- TEXT BLOCK
※ ※ ※

Sometimes I break free and am able to be myself with my kid. And I'll tell you, it is the best feeling I have ever felt. It is the purest, realest love I have ever experienced. It is ecstatic bliss. These moments are gold. Pure gold. But the rest of the time I am battling with a whole army of emotions and responses that, after digging around with a few other mothers, I have learned are part of the whole motherhood deal.
My kid brings me to a place of rage that I did not know I was capable of. I thought I was pretty calm and collected and able to handle most adversity with a pretty decent level of grace. But now? Maybe on a good day.
My rage doesn't get bounced onto him, instead it turns inward and I put it on myself. Rage and anger are such huge emotions - they are like having an ocean storm inside your body, rolling and lashing. I do not know where to put these feelings or how to handle them. They scare me. Which brings me back to that perfect mother and why I think the whole idea of her is a pile of crap. Giving birth to a human being and raising him in the world is a huge thing. It is more important than anything else I have ever done or will ever have to do.
Life is not dressed in a glowing white smock. Life is full-on. Life, if you are open to it, will rock you like nothing else and offer you so much growth and awesomeness and challenge and grief and love and pain. So much. How can I teach my son about life if I am not able to feel rage and show him how to be with it?

※ ※ ※

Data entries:

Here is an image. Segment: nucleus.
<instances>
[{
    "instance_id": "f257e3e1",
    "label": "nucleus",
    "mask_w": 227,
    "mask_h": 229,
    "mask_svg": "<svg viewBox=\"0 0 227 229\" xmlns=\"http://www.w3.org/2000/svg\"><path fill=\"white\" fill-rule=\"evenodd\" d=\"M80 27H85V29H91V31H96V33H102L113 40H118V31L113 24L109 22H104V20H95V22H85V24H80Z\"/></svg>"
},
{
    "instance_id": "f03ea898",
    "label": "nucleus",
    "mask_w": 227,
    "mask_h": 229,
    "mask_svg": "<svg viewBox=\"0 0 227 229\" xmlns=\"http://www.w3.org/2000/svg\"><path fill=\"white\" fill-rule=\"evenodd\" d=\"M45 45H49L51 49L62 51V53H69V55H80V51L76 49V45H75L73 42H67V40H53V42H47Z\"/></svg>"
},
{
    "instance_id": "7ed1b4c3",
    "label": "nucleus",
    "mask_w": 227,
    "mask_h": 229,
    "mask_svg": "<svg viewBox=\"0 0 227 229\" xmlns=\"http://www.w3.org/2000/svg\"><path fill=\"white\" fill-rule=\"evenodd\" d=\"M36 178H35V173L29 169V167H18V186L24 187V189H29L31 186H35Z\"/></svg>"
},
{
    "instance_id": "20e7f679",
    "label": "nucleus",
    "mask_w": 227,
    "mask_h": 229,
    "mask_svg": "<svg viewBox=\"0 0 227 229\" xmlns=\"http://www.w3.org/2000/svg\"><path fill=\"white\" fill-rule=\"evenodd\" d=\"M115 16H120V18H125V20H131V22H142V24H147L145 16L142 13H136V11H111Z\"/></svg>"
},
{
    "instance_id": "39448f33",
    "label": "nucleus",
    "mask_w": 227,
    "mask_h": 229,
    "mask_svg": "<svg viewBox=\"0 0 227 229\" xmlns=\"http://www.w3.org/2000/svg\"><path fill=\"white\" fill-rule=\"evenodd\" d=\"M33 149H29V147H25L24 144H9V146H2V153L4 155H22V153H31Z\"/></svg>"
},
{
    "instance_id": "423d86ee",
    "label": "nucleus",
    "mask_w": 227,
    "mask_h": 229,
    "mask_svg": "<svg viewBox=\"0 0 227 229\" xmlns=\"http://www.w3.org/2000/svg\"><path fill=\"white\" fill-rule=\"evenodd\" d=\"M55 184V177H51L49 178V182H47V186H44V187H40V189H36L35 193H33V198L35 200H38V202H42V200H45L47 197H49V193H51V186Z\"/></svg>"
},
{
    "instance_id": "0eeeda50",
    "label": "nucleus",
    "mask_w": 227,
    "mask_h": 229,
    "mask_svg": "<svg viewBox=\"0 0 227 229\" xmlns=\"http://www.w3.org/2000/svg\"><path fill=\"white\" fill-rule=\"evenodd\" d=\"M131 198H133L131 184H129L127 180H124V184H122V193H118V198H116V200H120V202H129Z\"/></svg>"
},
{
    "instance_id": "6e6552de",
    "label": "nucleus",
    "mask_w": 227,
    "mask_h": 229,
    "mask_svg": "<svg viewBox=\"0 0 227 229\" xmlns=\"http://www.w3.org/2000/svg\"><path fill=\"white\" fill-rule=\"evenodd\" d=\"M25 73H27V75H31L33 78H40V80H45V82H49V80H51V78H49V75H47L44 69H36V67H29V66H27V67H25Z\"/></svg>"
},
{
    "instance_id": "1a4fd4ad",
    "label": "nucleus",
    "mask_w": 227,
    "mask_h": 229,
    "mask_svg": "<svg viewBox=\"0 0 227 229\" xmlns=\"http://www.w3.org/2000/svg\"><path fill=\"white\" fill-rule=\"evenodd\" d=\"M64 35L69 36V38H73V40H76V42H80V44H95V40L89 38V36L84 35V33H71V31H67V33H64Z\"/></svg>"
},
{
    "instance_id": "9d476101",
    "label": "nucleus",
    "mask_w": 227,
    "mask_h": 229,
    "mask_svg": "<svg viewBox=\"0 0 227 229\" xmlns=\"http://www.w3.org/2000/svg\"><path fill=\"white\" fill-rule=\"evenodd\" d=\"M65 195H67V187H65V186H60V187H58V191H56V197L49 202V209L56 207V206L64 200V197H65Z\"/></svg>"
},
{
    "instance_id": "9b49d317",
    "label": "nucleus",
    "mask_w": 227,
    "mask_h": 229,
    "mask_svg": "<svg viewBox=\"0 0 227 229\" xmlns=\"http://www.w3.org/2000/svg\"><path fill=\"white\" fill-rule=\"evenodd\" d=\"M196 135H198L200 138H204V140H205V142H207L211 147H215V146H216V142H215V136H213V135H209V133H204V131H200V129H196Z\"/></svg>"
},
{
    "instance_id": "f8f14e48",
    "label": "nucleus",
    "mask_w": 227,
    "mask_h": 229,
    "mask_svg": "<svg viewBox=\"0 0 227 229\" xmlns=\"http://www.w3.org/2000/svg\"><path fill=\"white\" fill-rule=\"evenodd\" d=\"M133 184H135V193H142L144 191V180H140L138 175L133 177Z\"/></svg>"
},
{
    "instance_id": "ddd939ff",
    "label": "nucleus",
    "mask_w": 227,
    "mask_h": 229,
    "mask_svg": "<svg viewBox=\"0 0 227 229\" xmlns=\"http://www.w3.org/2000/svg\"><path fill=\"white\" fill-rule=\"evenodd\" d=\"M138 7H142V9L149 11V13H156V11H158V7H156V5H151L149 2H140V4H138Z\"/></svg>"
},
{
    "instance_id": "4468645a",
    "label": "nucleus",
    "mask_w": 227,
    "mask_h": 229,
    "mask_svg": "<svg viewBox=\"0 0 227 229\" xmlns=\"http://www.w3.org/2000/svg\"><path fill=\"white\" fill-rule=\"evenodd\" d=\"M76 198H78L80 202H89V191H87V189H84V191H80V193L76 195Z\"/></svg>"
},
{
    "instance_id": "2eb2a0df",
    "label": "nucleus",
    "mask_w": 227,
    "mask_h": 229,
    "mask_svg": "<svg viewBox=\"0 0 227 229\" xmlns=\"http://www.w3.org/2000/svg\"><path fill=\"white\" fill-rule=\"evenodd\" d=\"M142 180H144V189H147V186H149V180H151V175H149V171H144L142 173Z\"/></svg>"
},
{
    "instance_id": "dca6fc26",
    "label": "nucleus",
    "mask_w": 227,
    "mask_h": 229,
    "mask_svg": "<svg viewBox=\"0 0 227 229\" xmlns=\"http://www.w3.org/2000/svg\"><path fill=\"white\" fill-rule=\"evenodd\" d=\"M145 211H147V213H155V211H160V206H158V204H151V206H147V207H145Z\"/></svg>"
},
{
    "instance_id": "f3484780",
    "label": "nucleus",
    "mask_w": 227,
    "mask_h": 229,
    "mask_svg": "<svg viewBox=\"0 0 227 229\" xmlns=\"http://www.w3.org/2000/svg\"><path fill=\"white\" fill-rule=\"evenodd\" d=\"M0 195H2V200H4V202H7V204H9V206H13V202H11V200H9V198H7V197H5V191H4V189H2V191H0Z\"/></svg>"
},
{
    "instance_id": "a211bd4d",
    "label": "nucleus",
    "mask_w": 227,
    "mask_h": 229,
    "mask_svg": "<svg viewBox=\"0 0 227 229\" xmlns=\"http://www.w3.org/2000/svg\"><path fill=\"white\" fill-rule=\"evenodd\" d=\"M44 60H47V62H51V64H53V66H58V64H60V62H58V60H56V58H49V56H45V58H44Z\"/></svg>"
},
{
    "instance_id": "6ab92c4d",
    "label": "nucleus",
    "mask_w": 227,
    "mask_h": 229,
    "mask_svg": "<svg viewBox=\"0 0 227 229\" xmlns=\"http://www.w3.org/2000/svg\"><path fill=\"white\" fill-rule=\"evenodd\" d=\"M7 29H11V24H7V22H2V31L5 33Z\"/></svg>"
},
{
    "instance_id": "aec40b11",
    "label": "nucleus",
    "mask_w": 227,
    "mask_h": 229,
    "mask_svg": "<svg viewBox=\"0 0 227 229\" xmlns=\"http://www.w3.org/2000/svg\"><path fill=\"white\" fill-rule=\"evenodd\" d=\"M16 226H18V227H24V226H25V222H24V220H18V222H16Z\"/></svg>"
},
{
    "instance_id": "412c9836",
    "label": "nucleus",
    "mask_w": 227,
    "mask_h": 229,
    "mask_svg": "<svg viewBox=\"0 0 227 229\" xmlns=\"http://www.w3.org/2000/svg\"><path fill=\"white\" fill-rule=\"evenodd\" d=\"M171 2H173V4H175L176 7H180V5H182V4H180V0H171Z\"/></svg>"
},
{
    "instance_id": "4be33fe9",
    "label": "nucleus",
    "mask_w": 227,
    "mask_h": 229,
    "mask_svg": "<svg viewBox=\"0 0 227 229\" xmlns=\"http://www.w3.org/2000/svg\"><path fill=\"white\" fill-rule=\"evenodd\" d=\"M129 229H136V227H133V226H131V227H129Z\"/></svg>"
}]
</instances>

※ ※ ※

- INSTRUCTION 1
Rewrite the passage on motherhood from "Sometimes I break" to "whole motherhood deal.", substituting "overwhelming joy" for "ecstatic bliss".
- INSTRUCTION 2
Carry on the passage on motherhood beyond its final sentence.

- WRITTEN REPLY 1
Sometimes I break free and am able to be myself with my kid. And I'll tell you, it is the best feeling I have ever felt. It is the purest, realest love I have ever experienced. It is overwhelming joy. These moments are gold. Pure gold. But the rest of the time I am battling with a whole army of emotions and responses that, after digging around with a few other mothers, I have learned are part of the whole motherhood deal.

- WRITTEN REPLY 2
This is why, I believe, motherhood induces rage or frustration - it opens us up, day by day, to be bigger people with bigger hearts and a larger capacity for emotion. That greater capacity is what allows us to love more, bigger, stronger, more powerfully. That, to me, is what motherhood is about.
This anger thing feels new to me. I'm not good at handling it yet. I stomp and curse and want to run away. I shut my heart, I get pissy and sucky. And here it is - an ocean storm in my heart asking me to open up bigger, stronger, more powerfully. What a paradox.
So here it is - for any mother out there who may be feeling the same thing or wondering if any other mother feels this way: yes. Me. I do. I sincerely hope we all bring that perfect mother down from the pedastal so that we can be ourselves, which is exactly who our kids need us to be.